[GIVEN DATA Boundary: Start]
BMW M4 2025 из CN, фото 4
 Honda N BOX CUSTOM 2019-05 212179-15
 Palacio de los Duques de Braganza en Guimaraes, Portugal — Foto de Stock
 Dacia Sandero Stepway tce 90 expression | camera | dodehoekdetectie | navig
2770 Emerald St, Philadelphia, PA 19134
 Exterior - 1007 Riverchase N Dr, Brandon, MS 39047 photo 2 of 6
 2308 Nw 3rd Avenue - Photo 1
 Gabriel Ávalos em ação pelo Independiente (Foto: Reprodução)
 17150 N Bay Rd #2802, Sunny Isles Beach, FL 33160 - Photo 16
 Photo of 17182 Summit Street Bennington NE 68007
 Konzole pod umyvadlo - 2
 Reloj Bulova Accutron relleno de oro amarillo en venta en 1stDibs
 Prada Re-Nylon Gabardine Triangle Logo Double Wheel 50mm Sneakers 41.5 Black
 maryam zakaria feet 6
[GIVEN DATA Boundary: End]
**TASK GOAL**
Print each record from the listing above exactly as it was given.

**TASK RESPONSE**
BMW M4 2025 из CN, фото 4
 Honda N BOX CUSTOM 2019-05 212179-15
 Palacio de los Duques de Braganza en Guimaraes, Portugal — Foto de Stock
 Dacia Sandero Stepway tce 90 expression | camera | dodehoekdetectie | navig
2770 Emerald St, Philadelphia, PA 19134
 Exterior - 1007 Riverchase N Dr, Brandon, MS 39047 photo 2 of 6
 2308 Nw 3rd Avenue - Photo 1
 Gabriel Ávalos em ação pelo Independiente (Foto: Reprodução)
 17150 N Bay Rd #2802, Sunny Isles Beach, FL 33160 - Photo 16
 Photo of 17182 Summit Street Bennington NE 68007
 Konzole pod umyvadlo - 2
 Reloj Bulova Accutron relleno de oro amarillo en venta en 1stDibs
 Prada Re-Nylon Gabardine Triangle Logo Double Wheel 50mm Sneakers 41.5 Black
 maryam zakaria feet 6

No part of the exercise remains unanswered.